On Joe Sangiardi’s desk, on the first floor of the Conoco Student Leadership Center of the Oklahoma Memorial Union, there’s a pineapple-sized jar, and it’s full of condoms.

“My friends think it’s really funny I have them around here, but I joke that it is candy for college kids.” Sangiardi says.

This "candy jar" of condoms is one of many places around campus where students can pick up free protection. However, efforts of the Student Government Association may not be enough. Trojan, the condom manufacturing company, recently ranked the University of Oklahoma 85th of 141 Universities around the country in its most recent Sexual Health Report Card. The evaluation takes into account eleven different factors including condom availability, STD and HIV testing, and the quality of sexual health resources. 
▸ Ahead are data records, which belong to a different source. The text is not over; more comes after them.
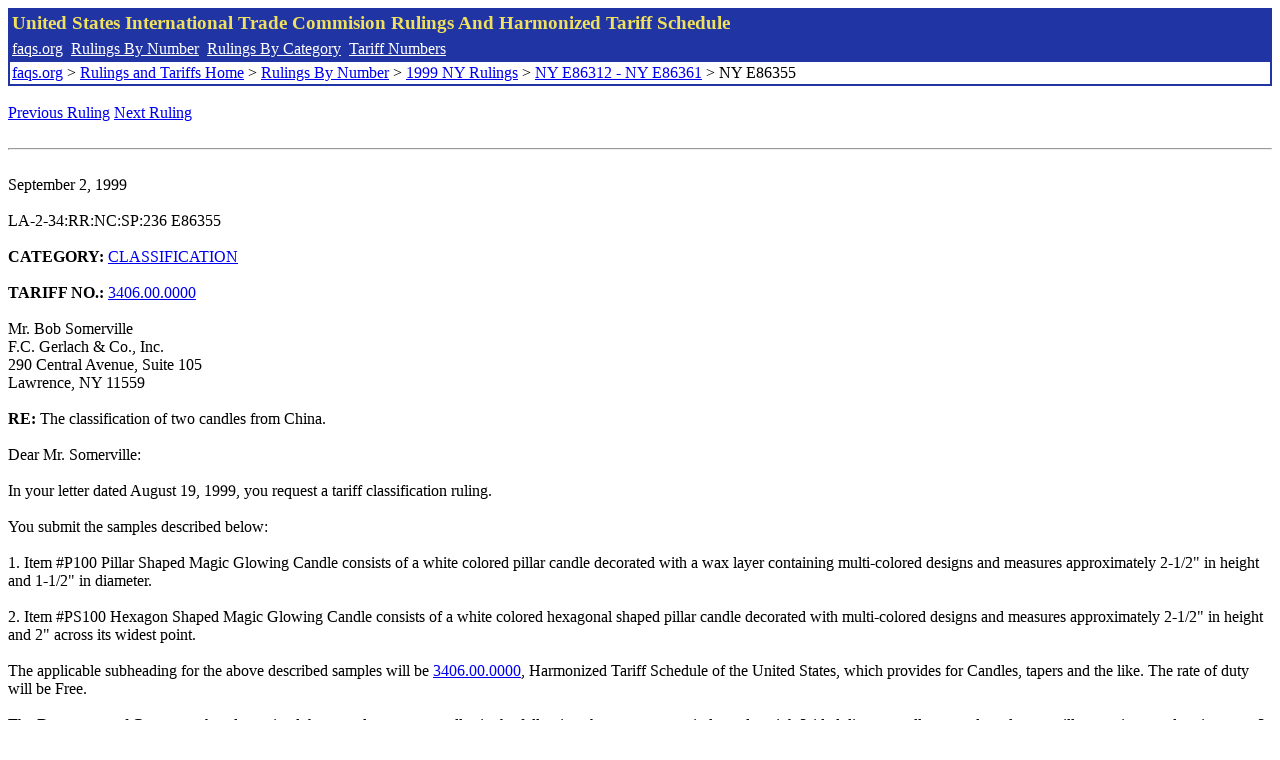

--- FILE ---
content_type: text/html; charset=UTF-8
request_url: http://www.faqs.org/rulings/rulings1999NYE86355.html
body_size: 2223
content:
<!DOCTYPE html PUBLIC "-//W3C//DTD XHTML 1.0 Strict//EN" "http://www.w3.org/TR/xhtml1/DTD/xhtml1-strict.dtd">
<html xmlns="http://www.w3.org/1999/xhtml" lang="en">
<head>
<meta http-equiv="Content-Type" content="text/html; charset=UTF-8" />
<title>NY E86355 - The classification of two candles from China. - United States International Trade Commision Rulings</title>
</head>
<body>
<table style="text-align: left; color: rgb(255, 255, 153); background-color: rgb(33, 52, 163); width: 100%; height: 58px;" border="0" cellpadding="2" cellspacing="2"><tbody><tr style="color: rgb(239, 225, 93);"><td colspan="1" rowspan="1"><big><strong>United States International Trade Commision Rulings And Harmonized Tariff Schedule</strong></big></td></tr><tr><td colspan="1" rowspan="1" style="color: white;"><a style="color: white;" href="/">faqs.org</a>&nbsp;&nbsp;<a style="color: white;" href="http://faqs.org/rulings/ruling.html">Rulings By Number</a>&nbsp;&nbsp;<a style="color: white;" href="http://faqs.org/rulings/category.html">Rulings By Category</a>&nbsp;&nbsp;<a style="color: white;" href="http://faqs.org/rulings/tariff.html">Tariff Numbers</a></td></tr><tr><td style="background-color: white;"><span style="color: black;"><a href="/">faqs.org</a> > <a href="http://faqs.org/rulings/index.html">Rulings and Tariffs Home</a> > <a href="http://faqs.org/rulings/ruling.html">Rulings By Number</a> > <a href="http://faqs.org/rulings/ruling1999NY.html">1999 NY Rulings</a> > <a href="http://faqs.org/rulings/ruling1999NY202.html">NY E86312 - NY E86361</a> > NY E86355
</span></td></tr></tbody></table>
<br/><a href="http://faqs.org/rulings/rulings1999NYE86353.html">Previous Ruling</a> <a href="http://faqs.org/rulings/rulings1999NYE86356.html">Next Ruling</a><br/><script language="JavaScript">
<!--
function google_ad_request_done(google_ads) { var i;
if (google_ads.length>0) document.write('<hr><br><a href=\"' + google_info.feedback_url + '\" style=\"color:black; text-decoration:none\" onMouseOver=\"this.style.textDecoration=\'underline\'\" onMouseOut=\"this.style.textDecoration=\'none\'\"><b>Ads by Google</b></a>');

for(i = 0; i < google_ads.length && i < 3; ++i) { 
document.write('<br><a href=' +
google_ads[i].url 
+ ' onMouseOver="window.status=\''
+ google_ads[i].visible_url
+ '\'; return true"'
+ ' onMouseout="window.status=\'\'; return true"'

+'>' + '<b>' + 
google_ads[i].line1 +
'</b></a> - '
+ ''

+ google_ads[i].line2 + '  ' + google_ads[i].line3 + ' - '+

' <a class=\"red\" href=' + google_ads[i].url

+ ' onMouseOver="window.status=\''
+ google_ads[i].visible_url
+ '\'; return true"'
+ ' onMouseout="window.status=\'\'; return true"'

+ '>' +
google_ads[i].visible_url +
'</a><br>'
); 
} }

// -->
</script>

<script type="text/javascript"><!--
google_ad_client = "pub-5788426211617053";
google_ad_output = "js";
google_ad_channel ="4256548808";
google_feedback = "on"
//--></script> <script type="text/javascript"
src=" http://pagead2.googlesyndication.com/pagead/show_ads.js">
</script><br><hr> 

<br>
September 2, 1999<br>
<b></b><br>
LA-2-34:RR:NC:SP:236 E86355<br>
<b></b><br>
<b>CATEGORY:</b> <a href="http://faqs.org/rulings/CLASSIFICATION.html">CLASSIFICATION</a> <br>
<b></b><br>
<b>TARIFF NO.:</b> <a href="http://faqs.org/rulings/tariffs/34060000.html">3406.00.0000</a><br>
<b></b><br>
Mr. Bob Somerville<br>
F.C. Gerlach & Co., Inc.<br>
290 Central Avenue, Suite 105<br>
Lawrence, NY 11559<br>
<b></b><br>
<b>RE:</b> The classification of two candles from China.<br>
<b></b><br>
Dear Mr. Somerville:<br>
<b></b><br>
In your letter dated August 19, 1999, you request a tariff classification ruling.<br>
<b></b><br>
You submit the samples described below:<br>
<b></b><br>
1. Item #P100 Pillar Shaped Magic Glowing Candle consists of a white colored pillar candle decorated with a wax layer containing multi-colored designs and measures approximately 2-1/2" in height and 1-1/2" in diameter.<br>
<b></b><br>
2. Item #PS100 Hexagon Shaped Magic Glowing Candle consists of a white colored hexagonal shaped pillar candle decorated with multi-colored designs and measures approximately 2-1/2" in height and 2" across its widest point.<br>
<b></b><br>
The applicable subheading for the above described samples will be <a href="http://faqs.org/rulings/tariffs/34060000.html">3406.00.0000</a>, Harmonized Tariff Schedule of the United States, which provides for Candles, tapers and the like. The rate of duty will be Free.<br>
<b></b><br>
The Department of Commerce has determined that petroleum wax candles in the following shapes: tapers, spirals, and straight?sided dinner candles; rounds, columns, pillars, votives; and various wax?filled containers are within the scope of the antidumping duty order on petroleum wax candles from China. In our opinion, the above described samples are within the scope of the antidumping duty order on petroleum wax candles from China.<br>
<b></b><br>
This ruling is being issued under the provisions of Part 177 of the Customs Regulations (19 C.F.R. 177).<br>
<b></b><br>
A copy of the ruling or the control number indicated above should be provided with the entry documents filed at the time this merchandise is imported. If you have any questions regarding the ruling, contact National Import Specialist V. Gualario at 212-637-7062.<br>
<b></b><br>
Sincerely,<br>
<b></b><br>
Robert B. Swierupski<br>
Director,<br>


<br/><a href="http://faqs.org/rulings/rulings1999NYE86353.html">Previous Ruling</a> <a href="http://faqs.org/rulings/rulings1999NYE86356.html">Next Ruling</a><br/><br/><strong>See also:</strong><ul>
<li><a href="http://faqs.org/rulings/tariffs/34060000.html"> Tariff No.: 3406.00.00 - Candles, tapers and the like</a></li></ul>

</body>
</html>


--- FILE ---
content_type: text/html; charset=utf-8
request_url: https://www.google.com/recaptcha/api2/aframe
body_size: 270
content:
<!DOCTYPE HTML><html><head><meta http-equiv="content-type" content="text/html; charset=UTF-8"></head><body><script nonce="3zhwRYKXOAj7UT2-CoOkRw">/** Anti-fraud and anti-abuse applications only. See google.com/recaptcha */ try{var clients={'sodar':'https://pagead2.googlesyndication.com/pagead/sodar?'};window.addEventListener("message",function(a){try{if(a.source===window.parent){var b=JSON.parse(a.data);var c=clients[b['id']];if(c){var d=document.createElement('img');d.src=c+b['params']+'&rc='+(localStorage.getItem("rc::a")?sessionStorage.getItem("rc::b"):"");window.document.body.appendChild(d);sessionStorage.setItem("rc::e",parseInt(sessionStorage.getItem("rc::e")||0)+1);localStorage.setItem("rc::h",'1769526149085');}}}catch(b){}});window.parent.postMessage("_grecaptcha_ready", "*");}catch(b){}</script></body></html>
“I had two initial reactions,” says Sangiardi. “My first was kind of an emotional, kind of questioning what going on. The other one was a much more educated response after I actually analyzed the survey.”

A year ago, OU was 65th, the best ranking for the University the last five years. They dropped twenty spots over the last year.

“How is that we have dropped twenty ranking spots when we’ve actually increased the amount of programs and accessibility to sexual health programs and supplies doubly and triply over the last years?” asks Sangiardi.

Even though the OU Board of Regents approved a 9.6 percent increase of funding to the Women’s Outreach Center last March, Sangirardi still sees a lack of sexual education before students attend college

“I think the difficulty we have here is, in state like this, where Sex Ed is a much more contentious debate in public education, school, before college,” says Sangiardi. “I think it’s very possible we’re having a lot more kids coming through the university who’ve never actually formally had sex ed.”

Terry Dennison, Human Sexuality professor at the University of Oklahoma explains that current state lawdoes not require Sex-Ed and often when it is offered it is abstinence-only.

“I would say that the majority of the students that I have in my class did not get high school Sex-Ed,” says Dennison. “They are coming into the picture with a deficit of handling sexuality at this point in their lives.”

According to the 2011 Oklahoma Youth Risk Behavior Survey, more than half of Oklahoma high school students reported having had sexual intercourse. The Centers for Disease Control ranks Oklahoma 5th in the nation in rates of teenage pregnancy.

OU’s Women’s Outreach Center has developed programs designed for undergraduates to fill those gaps in knowledge. Kathy Moxley, Director of the center describes one student-to-student program created to educate Sooners.

“We have group called ‘Sexperts’ made up of students here at OU who go through training and then they do a one hour work shop in the residence halls, classrooms with students organization on STD, pregnancy prevention and HIV education.” 

Moxley estimates they only reach between 500 and 1,000 students each year. Compare that to the 4,000-plus freshman that enter OU each fall, and more than 75% of incoming students are left out. However, since all incoming students are required to complete a sexual assault online training course, would pairing it with sex education help?

“I’m not sure that mandatory sexual education is the way to go on a college campus,” Moxley says. “I would look for other ways to reach our population and make sure information is accessible.”